Lo conferma la dottoressa Saurgnani: “Questa è la sfida del Comune per i prossimi tre anni. Questo progetto permette a Brescia di rimettersi in gioco, informando la cittadinanza. C’è tanta ignoranza sul tema, ma non necessariamente cattiveria. Una delle caratteristiche di questa amministrazione vuole essere il coinvolgimento dei cittadini, per far capire chi sono davvero i beneficiari di questo progetto. Riflettendo magari sui centri governativi, che prevedono 60 euro giorno per persona, mentre per lo Sprar la media è di 35 euro, con servizi decisamente migliori. Con assistenza sanitaria e legale, corsi di lingua e formazione professionale. C’è un abisso negli standard di accoglienza, con un notevole risparmio per le casse dello Stato. Parte delle risorse verranno investite in informazione, ripartendo dal singolo condominio, dal quartiere, con eventi e incontri pubblici con tutta la cittadinanza. Rendendo chiaro a tutti che il disagio nel quale si abbandonano in alcuni casi queste persone premono sui servizi sociali già saturi”.

   Resta da capire quanto Brescia, con il suo ceto imprenditoriale, sarà poi in grado di dare una risposta alla fine di questi percorsi di accoglienza e formazione. La Cgil di Brescia, lavora molto su questo aspetto, con uno sportello dedicato, gestito da Clemente Elia. Che non nasconde le difficoltà del territorio.
“Tutti i nodi vengono al pettine, prima o poi. La crisi colpisce duro, restano in piedi le grandi attività produttive che hanno saputo tenere il passo del mercato, in particolare quello estero. Brescia ha lavorato più sulla quantità che sulla qualità, e la crisi la sente molto. Anche perché l’emergenza ambientale, penso alla Caffaro o alla A4, non aiuta la ripresa e temo che la situazione potrebbe peggiorare ancora. Tante realtà produttive come la Val Trompia o il distretto di Lumezzane, che assorbivano tantissima manodopera immigrata, perché reggevano la concorrenza comprimendo il costo del lavoro, sono in crisi. Anche perché qui è avvenuta una delocalizzazione localizzata. Non porto via l’azienda dal territorio, ma pago quanto pagherei in un altro paese. Questo lo pagano, oggi, i migranti e di riflesso i rifugiati. Perché il lavoro legittimava la loro presenza, oggi questo si complica. Il patto sociale reggeva, almeno dalle sei di mattina alle cinque della sera. Crollando l’elemento di tenuta, per quanto in sudditanza, verso lavori ormai indesiderati, la situazione si complica.
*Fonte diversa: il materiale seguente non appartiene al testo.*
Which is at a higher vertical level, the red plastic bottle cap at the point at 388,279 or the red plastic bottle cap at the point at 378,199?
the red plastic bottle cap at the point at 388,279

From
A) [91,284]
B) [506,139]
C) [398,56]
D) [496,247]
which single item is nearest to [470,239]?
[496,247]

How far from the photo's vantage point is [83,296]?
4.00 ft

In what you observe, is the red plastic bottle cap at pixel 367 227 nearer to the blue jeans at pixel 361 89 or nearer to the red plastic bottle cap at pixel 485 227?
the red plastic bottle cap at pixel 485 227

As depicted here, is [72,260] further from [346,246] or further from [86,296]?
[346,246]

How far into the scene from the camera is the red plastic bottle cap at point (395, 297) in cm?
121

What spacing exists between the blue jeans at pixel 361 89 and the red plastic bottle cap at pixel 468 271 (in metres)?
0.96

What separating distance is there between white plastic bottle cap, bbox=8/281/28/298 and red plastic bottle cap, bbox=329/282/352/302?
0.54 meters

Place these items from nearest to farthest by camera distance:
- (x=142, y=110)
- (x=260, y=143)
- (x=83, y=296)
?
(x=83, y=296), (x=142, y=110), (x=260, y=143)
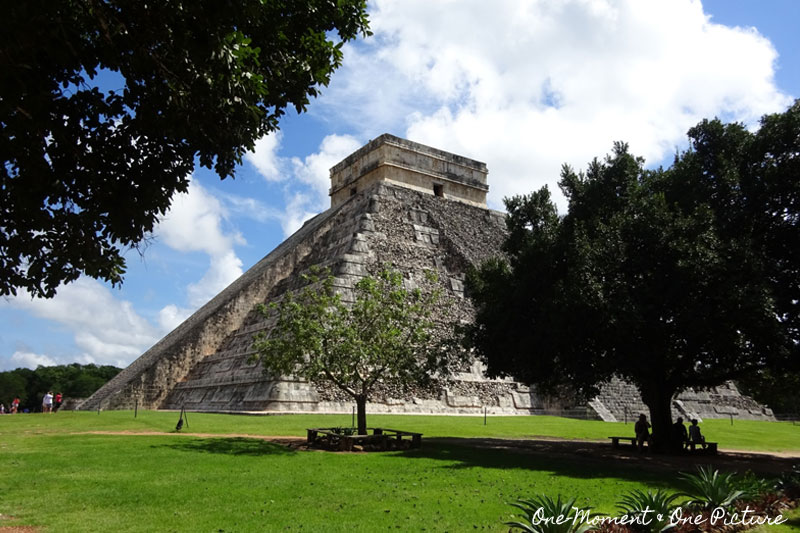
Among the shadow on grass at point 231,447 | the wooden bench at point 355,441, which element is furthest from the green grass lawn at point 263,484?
the wooden bench at point 355,441

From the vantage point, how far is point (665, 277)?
39.6 feet

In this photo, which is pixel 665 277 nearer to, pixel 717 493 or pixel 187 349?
pixel 717 493

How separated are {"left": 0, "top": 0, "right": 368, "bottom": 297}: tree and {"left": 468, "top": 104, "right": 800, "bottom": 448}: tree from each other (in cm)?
797

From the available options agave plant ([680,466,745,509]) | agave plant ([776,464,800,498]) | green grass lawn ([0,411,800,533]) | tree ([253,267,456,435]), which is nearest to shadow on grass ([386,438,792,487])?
green grass lawn ([0,411,800,533])

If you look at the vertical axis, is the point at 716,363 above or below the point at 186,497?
above

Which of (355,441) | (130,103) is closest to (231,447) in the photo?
(355,441)

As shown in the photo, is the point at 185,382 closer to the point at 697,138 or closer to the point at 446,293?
the point at 446,293

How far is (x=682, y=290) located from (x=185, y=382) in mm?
18375

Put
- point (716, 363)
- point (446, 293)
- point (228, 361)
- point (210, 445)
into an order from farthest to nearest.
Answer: point (446, 293), point (228, 361), point (716, 363), point (210, 445)

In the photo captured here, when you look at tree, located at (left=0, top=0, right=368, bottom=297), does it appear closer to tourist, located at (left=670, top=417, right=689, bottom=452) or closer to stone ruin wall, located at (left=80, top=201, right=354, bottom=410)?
tourist, located at (left=670, top=417, right=689, bottom=452)

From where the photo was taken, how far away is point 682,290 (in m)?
11.7

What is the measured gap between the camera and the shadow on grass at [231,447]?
10664 millimetres

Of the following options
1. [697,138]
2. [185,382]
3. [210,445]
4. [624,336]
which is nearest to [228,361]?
[185,382]

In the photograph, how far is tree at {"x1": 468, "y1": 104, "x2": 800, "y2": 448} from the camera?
11578 mm
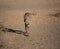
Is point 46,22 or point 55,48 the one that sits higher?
point 46,22

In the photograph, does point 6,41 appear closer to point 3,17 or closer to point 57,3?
point 3,17

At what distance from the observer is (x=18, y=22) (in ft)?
2.12

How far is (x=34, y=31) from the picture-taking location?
2.10 feet

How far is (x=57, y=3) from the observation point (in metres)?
0.64

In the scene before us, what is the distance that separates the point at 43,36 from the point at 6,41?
227mm

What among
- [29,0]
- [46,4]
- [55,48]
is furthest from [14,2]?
[55,48]

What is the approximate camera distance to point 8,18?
0.65 metres

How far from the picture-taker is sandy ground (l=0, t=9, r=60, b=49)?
2.09 feet

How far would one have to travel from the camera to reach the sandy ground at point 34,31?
0.64m

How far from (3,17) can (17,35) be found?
140 millimetres

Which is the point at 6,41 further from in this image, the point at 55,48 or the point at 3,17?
the point at 55,48

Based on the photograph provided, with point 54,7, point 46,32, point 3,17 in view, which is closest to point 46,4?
point 54,7

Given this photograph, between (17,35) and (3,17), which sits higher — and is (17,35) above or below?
below

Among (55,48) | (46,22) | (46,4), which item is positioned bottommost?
(55,48)
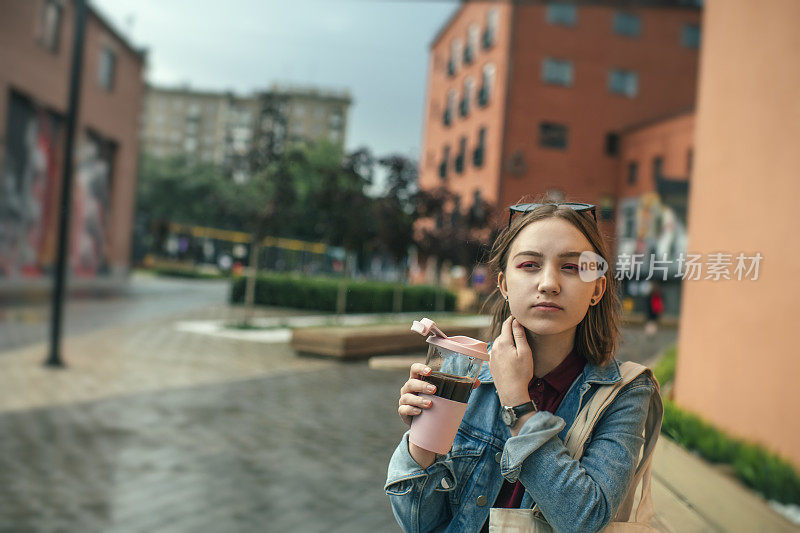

Qui ci occupiamo di discriminazioni e immigrati, oltre che di rifugiati. Ci hanno definito il sindacato dei clandestini. Che succederà domani? Francamente non lo so. Rispetto ai rifugiati abbiamo attivato un ufficio ad hoc nel 1998, crisi in Kosovo, due ragazzini di 18 anni in fuga. Mancava un quadro normativo e nasce lo sportello. Il 1998 è i tempo della Turco-Napolitano, c’era un disegno sul diritto d’asilo, mai andato in porto. Restava la Legge Martelli e i trattati internazionali. L’immigrazione economica e quella politica vivevano una stagione di chiusura, in Italia e in Europa. Eravamo consapevoli che l’Italia sarebbe diventata terra d’asilo.
Questo è uno sportello aperto a tutti, collaborando con le realtà che lavoravano sul territorio, andando anche a Montecampione nel 2011, per capire cosa stava succedendo. Ci siamo messi subito in gioco. E il sindaco dell’epoca ci accusò di occuparci di clandestini stranieri e non dei lavoratori italiani, mentre noi chiedevamo solo che Brescia facesse la sua parte. All’inizio pensavano che in due-tre mesi venissero tutti rimpatriati, stile Albania 1997. Non è andata così, molti sono andati nell’Europa del Nord, ma tanti altri sono tornati, tanti hanno avuto problemi. Gli ultimi mesi, con l’avvicinarsi delle scadenze dei permessi, ha causato molti ritorni di rifugiati per i rinnovi. Manca una progettualità, ma le borse lavoro sono uno strumento interessante. I tirocini, alcune volte, portano a un contratto di lavoro, altre no, e vanno seguite con cura. Perché il confine tra il tirocinio reale, in cui impari un mestiere, e il lavoro senza contributi pagato da un altro, è molto labile. Ora è dura, questo rischio è ancora più forte. Una persona, per 400-500 euro al mese, che lavora come gli altri che prendono di più, può generare problemi. Altre iniziative invece sono molto interessanti, ma un po’ sporadiche. E vedo che funzionano quelle dove gli operatori conoscono bene il territorio. La prima responsabilità è e resta delle istituzioni, che devono fare la regia, coinvolgendo poi il privato sociale e altri attori, in delega, in accordo. Serve anche, però, una mano del ceto imprenditoriale. In un rapporto di dieci anni fa, gli imprenditori avevano previsto la necessità di ‘lavoratori freschi’, di 20-25 anni, ma senza mai pensare al prima e al dopo. Le realtà sociali sul territorio non hanno mai trovato un interlocutore tra le associazioni degli imprenditori. Le loro organizzazioni sono state alla finestra e lo sono ancora”.

Raccontare il presente


   Esperienze positive, tentativi, in mezzo a mille difficoltà. Un’antenna chiave sul territorio di Brescia è Radio Onda d’Urto, storica emittente indipendente e legata alla narrazione dei temi sociali. Il direttore, Umberto Gobbi, prova a tracciare un bilancio.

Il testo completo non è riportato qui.